"Nation Commemorates King Holiday"

ROBERT SIEGEL, host:

It's ALL THINGS CONSIDERED from NPR News. I'm Robert Siegel.

(Soundbite of applause)

SIEGEL: That's how the first family was welcomed this morning at So Others Might Eat, a D.C. social service organization blocks away from the White House. President Barack Obama, sporting a green apron and the obligatory food service gloves, helped serve hot meals to the homeless, one way that he marked today's Martin Luther King Jr. holiday.

(Soundbite of music)

Unidentified People: (Singing) Hallelujah. Hallelujah.

SIEGEL: At King's home church in Atlanta, the mood was both celebratory and cautionary.

Princeton scholar Cornel West contrasted the civil rights leader and the nation's first black president.

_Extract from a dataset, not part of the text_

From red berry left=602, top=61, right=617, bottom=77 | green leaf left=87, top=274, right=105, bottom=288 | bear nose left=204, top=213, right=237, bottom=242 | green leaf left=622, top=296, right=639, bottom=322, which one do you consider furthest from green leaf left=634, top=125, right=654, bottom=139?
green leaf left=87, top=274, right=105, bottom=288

Dr. CORNEL WEST (Professor, Princeton University): Brother Barack is the smiling, friendly face of the American government. Forty years ago that's the government that hunted Martin down. That's the progress that we made. But the same kind of accountability must be put forward to ensure that poor people and working people have - ought to be at the center of a policy, job creation, at the center of our policy. And it's going to be difficult to have a peace prize if you're a war president. It's going to be very difficult. We're going to help you. We love you. But we're going to keep you accountable, too.

SIEGEL: Cornel West speaking at Ebenezer Baptist Church today, the church where Martin Luther King preached from 1960 until his assassination in 1968.